We should never feel that we are "bothering"
Hashem. He loves when we pray to Him and ask Him for what we want. The Gemara in Masechet Ta'anit tells that Rabbi Elazar
ben Pedat was very poor, and one time he fainted. Hashem appeared to him, and he asked G-d why he was so poor. Hashem answered
that he was born under a certain mazal of poverty. "But if you want," Hashem continued, "I can destroy the
world and build it anew, so that you might then be born under a different mazal." The Rabbi said that he did not wish
for the world to be destroyed on his account, whereupon G-d said to him, "In the merit of your not wanting Me to destroy
the world so you could be wealthy, I am giving you thirteen rivers of afarsamon oil in the next world."

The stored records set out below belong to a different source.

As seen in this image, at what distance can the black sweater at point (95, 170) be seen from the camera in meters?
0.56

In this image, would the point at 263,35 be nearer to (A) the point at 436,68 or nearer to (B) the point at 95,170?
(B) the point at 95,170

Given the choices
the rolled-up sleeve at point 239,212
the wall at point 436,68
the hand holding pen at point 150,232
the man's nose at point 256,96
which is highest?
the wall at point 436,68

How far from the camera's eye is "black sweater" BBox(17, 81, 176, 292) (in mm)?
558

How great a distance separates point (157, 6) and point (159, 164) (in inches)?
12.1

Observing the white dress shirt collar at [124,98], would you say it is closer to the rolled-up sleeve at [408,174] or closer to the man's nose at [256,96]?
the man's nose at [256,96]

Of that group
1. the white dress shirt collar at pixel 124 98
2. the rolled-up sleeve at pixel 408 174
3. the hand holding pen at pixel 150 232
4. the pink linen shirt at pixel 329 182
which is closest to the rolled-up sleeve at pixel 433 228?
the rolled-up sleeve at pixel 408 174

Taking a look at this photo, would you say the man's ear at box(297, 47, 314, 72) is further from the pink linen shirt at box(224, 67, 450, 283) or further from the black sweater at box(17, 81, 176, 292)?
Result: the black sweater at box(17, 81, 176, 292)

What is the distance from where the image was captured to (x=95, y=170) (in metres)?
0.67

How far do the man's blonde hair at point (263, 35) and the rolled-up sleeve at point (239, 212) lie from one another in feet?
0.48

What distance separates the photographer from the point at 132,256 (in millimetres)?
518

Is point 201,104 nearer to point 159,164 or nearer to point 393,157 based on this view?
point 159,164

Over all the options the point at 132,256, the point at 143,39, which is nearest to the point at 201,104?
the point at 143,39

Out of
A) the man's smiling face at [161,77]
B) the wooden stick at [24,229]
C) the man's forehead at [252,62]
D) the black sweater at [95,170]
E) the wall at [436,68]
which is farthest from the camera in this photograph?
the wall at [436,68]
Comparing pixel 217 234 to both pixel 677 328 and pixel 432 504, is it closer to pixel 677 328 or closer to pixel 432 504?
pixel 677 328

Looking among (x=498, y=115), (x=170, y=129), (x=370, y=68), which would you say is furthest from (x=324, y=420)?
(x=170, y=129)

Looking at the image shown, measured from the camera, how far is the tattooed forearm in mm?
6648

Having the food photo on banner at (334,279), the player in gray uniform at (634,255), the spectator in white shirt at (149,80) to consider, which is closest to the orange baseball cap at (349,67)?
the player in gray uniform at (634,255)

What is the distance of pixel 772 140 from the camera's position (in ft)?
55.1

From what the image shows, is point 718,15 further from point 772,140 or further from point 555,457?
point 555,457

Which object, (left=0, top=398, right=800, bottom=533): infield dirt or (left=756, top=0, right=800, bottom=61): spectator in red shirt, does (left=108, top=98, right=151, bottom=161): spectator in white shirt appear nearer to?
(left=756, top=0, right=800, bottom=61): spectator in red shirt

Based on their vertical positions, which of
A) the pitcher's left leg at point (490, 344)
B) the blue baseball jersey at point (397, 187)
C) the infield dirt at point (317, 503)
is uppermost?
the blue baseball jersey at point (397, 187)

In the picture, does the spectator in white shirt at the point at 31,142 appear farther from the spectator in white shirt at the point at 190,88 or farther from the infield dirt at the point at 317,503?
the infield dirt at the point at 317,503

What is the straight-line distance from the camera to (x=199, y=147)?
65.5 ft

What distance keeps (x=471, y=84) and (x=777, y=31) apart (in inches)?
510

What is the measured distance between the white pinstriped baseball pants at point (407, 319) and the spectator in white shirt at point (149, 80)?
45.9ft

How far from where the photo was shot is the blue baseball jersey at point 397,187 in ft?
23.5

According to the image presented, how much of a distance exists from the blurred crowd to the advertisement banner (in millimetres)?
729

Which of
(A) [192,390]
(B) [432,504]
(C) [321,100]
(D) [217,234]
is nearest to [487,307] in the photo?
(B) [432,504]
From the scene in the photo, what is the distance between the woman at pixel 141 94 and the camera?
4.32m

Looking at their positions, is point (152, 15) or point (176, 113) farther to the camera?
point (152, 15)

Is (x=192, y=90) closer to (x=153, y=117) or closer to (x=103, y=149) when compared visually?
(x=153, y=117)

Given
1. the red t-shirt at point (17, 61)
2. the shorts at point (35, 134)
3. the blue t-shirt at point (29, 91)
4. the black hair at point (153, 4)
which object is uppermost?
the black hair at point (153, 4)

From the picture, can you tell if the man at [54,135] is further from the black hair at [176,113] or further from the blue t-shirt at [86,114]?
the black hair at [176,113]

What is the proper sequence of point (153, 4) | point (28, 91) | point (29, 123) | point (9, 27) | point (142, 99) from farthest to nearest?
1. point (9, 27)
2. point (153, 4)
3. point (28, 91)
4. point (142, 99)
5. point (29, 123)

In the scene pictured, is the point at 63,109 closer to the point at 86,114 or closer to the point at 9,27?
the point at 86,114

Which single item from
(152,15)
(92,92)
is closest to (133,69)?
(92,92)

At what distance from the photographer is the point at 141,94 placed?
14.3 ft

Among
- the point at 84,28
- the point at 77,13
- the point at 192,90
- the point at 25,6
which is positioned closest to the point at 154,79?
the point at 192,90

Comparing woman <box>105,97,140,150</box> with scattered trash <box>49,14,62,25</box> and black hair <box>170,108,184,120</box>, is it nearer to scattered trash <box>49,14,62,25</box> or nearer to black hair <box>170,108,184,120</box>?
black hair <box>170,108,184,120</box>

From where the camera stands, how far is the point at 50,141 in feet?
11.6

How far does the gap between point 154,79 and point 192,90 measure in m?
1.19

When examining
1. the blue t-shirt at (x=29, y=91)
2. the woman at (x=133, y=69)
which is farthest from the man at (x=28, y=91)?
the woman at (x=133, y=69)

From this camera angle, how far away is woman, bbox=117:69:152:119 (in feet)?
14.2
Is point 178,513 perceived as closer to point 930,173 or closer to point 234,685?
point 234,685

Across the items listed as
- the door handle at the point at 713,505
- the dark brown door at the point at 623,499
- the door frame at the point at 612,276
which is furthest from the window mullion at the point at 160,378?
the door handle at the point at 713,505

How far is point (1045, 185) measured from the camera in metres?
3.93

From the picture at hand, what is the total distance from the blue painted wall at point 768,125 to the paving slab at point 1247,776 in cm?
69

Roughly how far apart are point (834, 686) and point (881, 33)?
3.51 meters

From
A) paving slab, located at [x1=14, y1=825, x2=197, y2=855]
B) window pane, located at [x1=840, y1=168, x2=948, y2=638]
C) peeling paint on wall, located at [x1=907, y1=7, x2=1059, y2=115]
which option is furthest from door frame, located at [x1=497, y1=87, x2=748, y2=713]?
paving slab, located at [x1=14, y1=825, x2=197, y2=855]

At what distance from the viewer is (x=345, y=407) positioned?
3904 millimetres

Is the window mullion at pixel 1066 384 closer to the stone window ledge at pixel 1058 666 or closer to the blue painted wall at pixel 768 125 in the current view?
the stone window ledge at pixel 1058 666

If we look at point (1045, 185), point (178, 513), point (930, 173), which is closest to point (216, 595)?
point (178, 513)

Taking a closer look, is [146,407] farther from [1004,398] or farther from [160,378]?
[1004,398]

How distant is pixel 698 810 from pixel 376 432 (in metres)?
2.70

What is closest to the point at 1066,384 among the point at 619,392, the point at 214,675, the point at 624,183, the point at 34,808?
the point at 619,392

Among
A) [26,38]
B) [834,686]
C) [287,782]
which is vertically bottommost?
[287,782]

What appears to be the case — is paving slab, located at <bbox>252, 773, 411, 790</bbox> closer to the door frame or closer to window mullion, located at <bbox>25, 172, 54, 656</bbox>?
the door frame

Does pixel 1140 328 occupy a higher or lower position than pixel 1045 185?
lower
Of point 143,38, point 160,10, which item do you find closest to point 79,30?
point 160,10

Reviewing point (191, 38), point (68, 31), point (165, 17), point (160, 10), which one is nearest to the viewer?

"Is that all?" Rabbi Elazar asked. "I
want more than that!"
Hashem
said that He cannot give him more than thirteen rivers, because his peers also deserve this reward, and there needs to be
enough for everybody.
Rabbi
Elazar did not accept the response. He told Hashem that there are no limits on how much He can give. "You can give me
a million rivers," He said to G-d, "and then a million to each of my friends!"
Hashem told Rabbi Elazar how much He loved that remark,
and He gave the Rabbi an affectionate pat on his forehead, as it were, to express His love for him.